**文書抜粋:**
====
穴窯安全対策マニュアル

穴窯安全マニュアル

はじめに

小学校が本格的な穴窯を設置し、プロの陶芸家がその指導と運営にあたることは、日本中でもきわめて珍しい取り組みであり、教育上大変貴重なことと考えています。穴窯から学べることは多々あります。子どもたちの創造性の育成・自然素材とのふれあいから生まれる環境への意識・共同作業の達成感・第一線で活躍する社会人とのかかわり・やきものの科学的な神秘性・人間文明の歴史へのつながり等、穴窯の世界は実に奥の深い、幅の広いものです。

同時に、穴窯でものを創る過程の中に危険が潜んでいるのも否定できない事実です。重い原土を山から運び、それを砕いて陶土にして作品を創る・巨大な原木を刃物付きの機械で切って、割って、薪をこしらえる・1250度を超える、想像を絶する高温の窯の中へ薪を一本ずつ放り込んで作品を焼くのが穴窯です。正しい知識のもと、適切な安全態勢で臨めばこれらの作業の危険性を最小限におさえ、子どもたちに楽しく体験させることができます。しかし、どの作業過程においても、適切な対応を怠ったり、甘んじて誤った認識で作業にかかったりすると、取り返しのつかない事故を招きかねません。「窯炊き」という面白くて神秘的な雰囲気の中であっても、作業中は常に冷静に安全対策を念頭におくことが大前提です。
====
収集データ項目:
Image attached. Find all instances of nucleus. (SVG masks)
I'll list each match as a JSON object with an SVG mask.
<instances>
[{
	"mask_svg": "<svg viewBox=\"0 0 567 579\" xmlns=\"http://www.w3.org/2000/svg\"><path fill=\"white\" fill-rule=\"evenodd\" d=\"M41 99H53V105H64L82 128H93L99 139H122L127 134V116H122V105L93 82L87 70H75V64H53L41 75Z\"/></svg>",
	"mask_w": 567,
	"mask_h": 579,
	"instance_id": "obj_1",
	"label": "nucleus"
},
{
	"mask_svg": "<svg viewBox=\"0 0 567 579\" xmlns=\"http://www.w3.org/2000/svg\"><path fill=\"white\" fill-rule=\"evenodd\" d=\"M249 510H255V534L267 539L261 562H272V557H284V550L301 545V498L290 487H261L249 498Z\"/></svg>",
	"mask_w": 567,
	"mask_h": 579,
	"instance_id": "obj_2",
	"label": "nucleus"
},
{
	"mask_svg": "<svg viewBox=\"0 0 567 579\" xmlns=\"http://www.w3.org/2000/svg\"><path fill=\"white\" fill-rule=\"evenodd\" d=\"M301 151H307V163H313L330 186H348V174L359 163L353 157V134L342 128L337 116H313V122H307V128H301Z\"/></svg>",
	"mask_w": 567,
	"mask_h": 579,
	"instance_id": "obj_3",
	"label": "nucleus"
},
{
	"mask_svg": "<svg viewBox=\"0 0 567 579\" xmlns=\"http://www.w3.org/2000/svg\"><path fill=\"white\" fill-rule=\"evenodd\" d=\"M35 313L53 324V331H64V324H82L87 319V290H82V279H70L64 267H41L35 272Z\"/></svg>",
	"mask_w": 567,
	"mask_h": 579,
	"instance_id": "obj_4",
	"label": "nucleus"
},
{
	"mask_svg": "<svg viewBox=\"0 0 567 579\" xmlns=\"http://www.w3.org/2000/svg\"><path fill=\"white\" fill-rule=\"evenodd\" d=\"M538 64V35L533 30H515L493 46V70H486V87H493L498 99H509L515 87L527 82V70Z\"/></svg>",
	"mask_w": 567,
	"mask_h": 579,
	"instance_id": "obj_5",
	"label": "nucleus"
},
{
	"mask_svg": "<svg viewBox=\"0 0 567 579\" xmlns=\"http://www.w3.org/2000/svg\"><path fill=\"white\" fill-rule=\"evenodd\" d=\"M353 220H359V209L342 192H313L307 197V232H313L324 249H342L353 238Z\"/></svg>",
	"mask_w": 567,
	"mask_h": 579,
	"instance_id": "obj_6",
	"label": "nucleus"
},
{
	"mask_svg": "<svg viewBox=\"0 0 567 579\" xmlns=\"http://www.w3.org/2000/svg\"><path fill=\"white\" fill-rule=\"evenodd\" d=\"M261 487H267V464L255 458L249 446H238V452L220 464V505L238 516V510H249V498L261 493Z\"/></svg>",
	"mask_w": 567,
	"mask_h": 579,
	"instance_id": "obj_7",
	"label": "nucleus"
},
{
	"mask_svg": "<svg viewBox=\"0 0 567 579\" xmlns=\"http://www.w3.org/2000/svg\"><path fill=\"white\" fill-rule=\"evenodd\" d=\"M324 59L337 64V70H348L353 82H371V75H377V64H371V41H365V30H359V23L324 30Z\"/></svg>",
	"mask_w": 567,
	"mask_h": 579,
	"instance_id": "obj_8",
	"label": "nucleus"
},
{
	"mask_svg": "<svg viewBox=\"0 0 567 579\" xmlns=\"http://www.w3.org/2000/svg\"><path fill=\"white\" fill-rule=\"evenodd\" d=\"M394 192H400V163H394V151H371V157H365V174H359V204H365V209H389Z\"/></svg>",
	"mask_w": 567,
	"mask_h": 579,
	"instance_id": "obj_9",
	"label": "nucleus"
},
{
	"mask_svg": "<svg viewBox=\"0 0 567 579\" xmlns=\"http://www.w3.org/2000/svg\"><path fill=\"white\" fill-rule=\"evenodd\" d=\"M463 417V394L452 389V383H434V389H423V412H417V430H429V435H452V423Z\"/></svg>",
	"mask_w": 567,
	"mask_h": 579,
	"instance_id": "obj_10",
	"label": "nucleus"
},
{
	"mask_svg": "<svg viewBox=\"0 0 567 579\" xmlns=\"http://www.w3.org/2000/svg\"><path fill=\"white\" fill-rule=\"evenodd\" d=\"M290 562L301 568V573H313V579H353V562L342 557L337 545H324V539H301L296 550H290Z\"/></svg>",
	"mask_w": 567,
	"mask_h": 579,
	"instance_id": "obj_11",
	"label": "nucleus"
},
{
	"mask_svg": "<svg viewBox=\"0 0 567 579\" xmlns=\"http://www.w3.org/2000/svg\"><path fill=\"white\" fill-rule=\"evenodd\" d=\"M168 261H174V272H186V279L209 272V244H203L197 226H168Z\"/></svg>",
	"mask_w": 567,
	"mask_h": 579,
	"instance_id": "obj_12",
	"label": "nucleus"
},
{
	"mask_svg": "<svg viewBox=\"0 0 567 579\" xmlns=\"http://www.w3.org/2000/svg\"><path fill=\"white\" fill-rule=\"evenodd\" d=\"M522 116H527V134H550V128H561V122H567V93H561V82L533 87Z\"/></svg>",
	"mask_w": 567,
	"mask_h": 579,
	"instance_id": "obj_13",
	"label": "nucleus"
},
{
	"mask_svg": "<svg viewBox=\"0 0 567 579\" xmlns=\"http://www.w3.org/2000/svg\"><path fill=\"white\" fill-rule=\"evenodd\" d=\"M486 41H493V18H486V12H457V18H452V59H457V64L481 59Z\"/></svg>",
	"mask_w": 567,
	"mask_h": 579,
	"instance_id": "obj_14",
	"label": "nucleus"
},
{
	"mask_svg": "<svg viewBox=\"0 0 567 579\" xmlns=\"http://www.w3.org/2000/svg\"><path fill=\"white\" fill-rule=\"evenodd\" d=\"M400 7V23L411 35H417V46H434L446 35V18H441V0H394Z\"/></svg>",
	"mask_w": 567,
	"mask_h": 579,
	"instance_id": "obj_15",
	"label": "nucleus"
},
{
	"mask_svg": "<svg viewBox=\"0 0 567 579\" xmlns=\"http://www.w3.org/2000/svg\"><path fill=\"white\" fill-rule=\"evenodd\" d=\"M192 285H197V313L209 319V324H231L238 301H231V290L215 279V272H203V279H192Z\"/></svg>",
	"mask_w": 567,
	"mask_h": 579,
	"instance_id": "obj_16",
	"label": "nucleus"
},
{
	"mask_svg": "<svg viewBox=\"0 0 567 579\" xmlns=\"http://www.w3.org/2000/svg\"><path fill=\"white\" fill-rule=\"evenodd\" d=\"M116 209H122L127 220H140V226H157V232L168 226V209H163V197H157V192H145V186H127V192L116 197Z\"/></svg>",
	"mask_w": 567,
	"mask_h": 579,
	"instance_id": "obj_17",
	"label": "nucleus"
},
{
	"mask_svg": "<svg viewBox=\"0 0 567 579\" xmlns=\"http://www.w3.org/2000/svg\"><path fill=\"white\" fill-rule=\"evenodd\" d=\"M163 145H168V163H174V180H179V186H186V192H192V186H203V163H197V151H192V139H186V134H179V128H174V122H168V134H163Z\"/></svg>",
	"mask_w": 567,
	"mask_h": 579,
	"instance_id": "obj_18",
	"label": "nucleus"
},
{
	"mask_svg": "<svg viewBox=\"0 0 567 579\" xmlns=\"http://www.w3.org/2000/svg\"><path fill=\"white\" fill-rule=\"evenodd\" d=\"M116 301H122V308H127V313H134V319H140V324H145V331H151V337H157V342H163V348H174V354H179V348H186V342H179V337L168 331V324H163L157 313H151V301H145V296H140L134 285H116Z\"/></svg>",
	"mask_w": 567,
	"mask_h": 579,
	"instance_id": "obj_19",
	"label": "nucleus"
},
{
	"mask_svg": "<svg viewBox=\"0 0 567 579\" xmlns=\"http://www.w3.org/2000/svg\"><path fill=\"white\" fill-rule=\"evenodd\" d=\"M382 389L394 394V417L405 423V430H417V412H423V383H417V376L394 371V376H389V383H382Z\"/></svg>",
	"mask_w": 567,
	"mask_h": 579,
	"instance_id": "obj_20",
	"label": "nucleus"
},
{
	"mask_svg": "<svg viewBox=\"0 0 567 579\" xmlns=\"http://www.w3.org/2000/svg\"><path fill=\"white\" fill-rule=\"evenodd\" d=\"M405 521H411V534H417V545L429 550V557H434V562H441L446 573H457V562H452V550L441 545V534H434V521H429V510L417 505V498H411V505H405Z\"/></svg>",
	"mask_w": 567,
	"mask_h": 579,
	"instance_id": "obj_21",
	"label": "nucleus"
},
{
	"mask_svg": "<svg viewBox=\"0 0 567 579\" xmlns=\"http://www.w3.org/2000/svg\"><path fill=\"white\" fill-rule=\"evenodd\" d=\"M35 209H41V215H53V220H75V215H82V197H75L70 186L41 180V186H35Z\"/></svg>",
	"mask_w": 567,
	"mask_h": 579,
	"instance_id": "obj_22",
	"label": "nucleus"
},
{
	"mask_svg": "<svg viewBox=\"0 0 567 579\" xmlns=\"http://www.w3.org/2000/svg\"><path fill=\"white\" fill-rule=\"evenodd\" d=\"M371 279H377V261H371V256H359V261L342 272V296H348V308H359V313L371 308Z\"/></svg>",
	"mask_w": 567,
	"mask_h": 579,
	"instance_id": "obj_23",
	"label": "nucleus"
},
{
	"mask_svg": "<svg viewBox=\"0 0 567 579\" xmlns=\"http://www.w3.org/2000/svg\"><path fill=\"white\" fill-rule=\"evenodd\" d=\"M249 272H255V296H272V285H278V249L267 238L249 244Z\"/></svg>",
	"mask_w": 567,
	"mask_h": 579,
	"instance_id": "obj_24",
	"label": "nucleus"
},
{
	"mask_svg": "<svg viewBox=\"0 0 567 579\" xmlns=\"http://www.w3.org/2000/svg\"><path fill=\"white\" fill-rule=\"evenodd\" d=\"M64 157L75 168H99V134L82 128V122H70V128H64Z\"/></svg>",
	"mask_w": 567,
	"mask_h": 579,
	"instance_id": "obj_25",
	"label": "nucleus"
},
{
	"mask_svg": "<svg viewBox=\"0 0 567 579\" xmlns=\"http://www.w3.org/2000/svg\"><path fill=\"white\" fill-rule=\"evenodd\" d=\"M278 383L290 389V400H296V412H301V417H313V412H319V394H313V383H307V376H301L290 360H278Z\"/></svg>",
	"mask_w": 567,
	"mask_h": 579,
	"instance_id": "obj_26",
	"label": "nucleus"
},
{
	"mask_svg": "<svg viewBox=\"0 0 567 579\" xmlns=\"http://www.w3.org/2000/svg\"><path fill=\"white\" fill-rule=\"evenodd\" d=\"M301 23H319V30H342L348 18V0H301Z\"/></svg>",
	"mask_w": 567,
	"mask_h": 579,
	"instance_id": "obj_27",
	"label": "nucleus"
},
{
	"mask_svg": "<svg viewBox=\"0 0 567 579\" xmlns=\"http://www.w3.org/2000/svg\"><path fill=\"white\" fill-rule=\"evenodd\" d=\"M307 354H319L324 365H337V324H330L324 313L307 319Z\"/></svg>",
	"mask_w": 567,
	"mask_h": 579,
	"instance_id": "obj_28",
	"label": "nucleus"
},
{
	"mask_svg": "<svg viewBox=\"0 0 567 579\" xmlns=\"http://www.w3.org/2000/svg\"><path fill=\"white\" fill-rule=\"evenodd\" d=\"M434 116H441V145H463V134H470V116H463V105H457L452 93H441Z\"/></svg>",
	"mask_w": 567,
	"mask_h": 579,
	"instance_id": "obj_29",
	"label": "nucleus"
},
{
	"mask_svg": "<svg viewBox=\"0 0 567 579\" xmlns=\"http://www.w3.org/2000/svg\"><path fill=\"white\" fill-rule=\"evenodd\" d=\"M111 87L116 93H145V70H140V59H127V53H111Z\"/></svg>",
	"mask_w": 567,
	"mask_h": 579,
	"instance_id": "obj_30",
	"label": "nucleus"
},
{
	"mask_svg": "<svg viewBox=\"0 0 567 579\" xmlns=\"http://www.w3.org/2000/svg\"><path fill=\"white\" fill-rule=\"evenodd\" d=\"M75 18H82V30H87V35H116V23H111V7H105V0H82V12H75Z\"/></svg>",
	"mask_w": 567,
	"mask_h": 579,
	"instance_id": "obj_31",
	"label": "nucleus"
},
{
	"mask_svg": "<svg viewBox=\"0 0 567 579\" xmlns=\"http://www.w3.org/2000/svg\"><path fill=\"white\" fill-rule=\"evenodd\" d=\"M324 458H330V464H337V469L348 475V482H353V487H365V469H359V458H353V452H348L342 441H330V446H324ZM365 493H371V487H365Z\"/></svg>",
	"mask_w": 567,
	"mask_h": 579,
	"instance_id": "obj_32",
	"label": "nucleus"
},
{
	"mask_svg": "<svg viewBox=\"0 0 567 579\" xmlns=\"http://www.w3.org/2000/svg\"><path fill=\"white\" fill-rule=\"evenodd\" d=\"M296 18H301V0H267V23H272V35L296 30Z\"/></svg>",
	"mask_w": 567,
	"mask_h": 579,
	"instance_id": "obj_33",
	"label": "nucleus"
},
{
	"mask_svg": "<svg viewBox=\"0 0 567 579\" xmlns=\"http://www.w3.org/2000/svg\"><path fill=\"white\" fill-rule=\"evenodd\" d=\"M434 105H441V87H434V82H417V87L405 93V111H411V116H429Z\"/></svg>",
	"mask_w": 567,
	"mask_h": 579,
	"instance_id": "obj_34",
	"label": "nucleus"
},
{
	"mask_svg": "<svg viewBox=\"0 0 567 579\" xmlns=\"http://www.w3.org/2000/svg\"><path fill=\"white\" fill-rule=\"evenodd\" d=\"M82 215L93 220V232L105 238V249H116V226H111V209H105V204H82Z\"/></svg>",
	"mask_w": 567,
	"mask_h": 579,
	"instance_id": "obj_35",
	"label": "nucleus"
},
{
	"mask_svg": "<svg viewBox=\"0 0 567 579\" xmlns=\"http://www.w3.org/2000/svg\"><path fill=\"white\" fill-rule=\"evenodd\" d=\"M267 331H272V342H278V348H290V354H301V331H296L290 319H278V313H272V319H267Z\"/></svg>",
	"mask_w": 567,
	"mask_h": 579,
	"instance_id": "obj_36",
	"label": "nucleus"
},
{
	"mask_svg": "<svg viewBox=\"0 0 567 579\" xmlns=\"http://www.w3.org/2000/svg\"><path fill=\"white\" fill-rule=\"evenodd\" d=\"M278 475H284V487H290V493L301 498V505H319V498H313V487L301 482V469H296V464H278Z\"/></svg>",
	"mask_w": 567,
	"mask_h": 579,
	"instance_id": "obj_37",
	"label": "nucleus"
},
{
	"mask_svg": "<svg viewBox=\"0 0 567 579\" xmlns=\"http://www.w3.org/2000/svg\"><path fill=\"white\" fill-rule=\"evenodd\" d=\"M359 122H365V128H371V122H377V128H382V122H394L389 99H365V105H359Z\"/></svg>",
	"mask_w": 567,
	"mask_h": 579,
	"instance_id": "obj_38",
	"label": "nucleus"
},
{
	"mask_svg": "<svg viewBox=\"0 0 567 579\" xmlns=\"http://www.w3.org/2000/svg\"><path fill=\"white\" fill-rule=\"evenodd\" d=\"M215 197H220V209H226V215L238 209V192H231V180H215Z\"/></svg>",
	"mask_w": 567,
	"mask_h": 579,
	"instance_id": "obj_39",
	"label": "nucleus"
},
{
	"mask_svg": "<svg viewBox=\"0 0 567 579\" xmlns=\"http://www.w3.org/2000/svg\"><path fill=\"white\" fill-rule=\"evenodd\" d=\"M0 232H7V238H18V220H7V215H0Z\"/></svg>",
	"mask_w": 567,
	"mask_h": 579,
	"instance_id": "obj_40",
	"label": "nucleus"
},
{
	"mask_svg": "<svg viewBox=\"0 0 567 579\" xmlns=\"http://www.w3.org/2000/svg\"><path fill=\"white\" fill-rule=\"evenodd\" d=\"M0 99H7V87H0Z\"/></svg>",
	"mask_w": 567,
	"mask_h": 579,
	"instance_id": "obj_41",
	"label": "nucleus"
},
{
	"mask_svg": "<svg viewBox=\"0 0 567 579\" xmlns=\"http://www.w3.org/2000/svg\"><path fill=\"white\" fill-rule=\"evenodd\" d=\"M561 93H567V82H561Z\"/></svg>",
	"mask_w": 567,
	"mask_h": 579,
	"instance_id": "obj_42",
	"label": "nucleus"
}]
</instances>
====
**課題:**
1 – 穴窯安全マニュアルの抜粋によると、作品を焼くときの窯の中は何度を超える高温になりますか。
2 – 穴窯安全マニュアルの抜粋の続きを書きなさい。
これらの項目は、穴窯安全マニュアルの抜粋とは関係がありません。

**解答:**
1 – 1250度を超える高温になります。

2 –
このマニュアルでは、穴窯作業の過程をたどり、ありとあらゆる危険な場面を想像しながら、それぞれをまず回避する対策、そして万が一事故が発生した場合の対応を探ってみました。教職員、社会人スタッフならびに保護者の皆様がこのマニュアルの内容をよく読み、理解し、子どもたちに十分な注意を与えながら穴窯に関わって頂きたいと思います。学校の全ての取り組みと同様、子どもたちに有意義かつ安全な教育を保障することが私達一人ひとりの義務です。

なお、この安全マニュアルの作成にあたって、滋賀県立信楽窯業技術試験場の高井隆三場長の助言を頂戴しました。ご多忙にもかかわらず、長年の豊富な経験に基づいて貴重なアドバイスを快く提供してくださいました高井先生に対し、文面上ではありますが心より感謝いたします。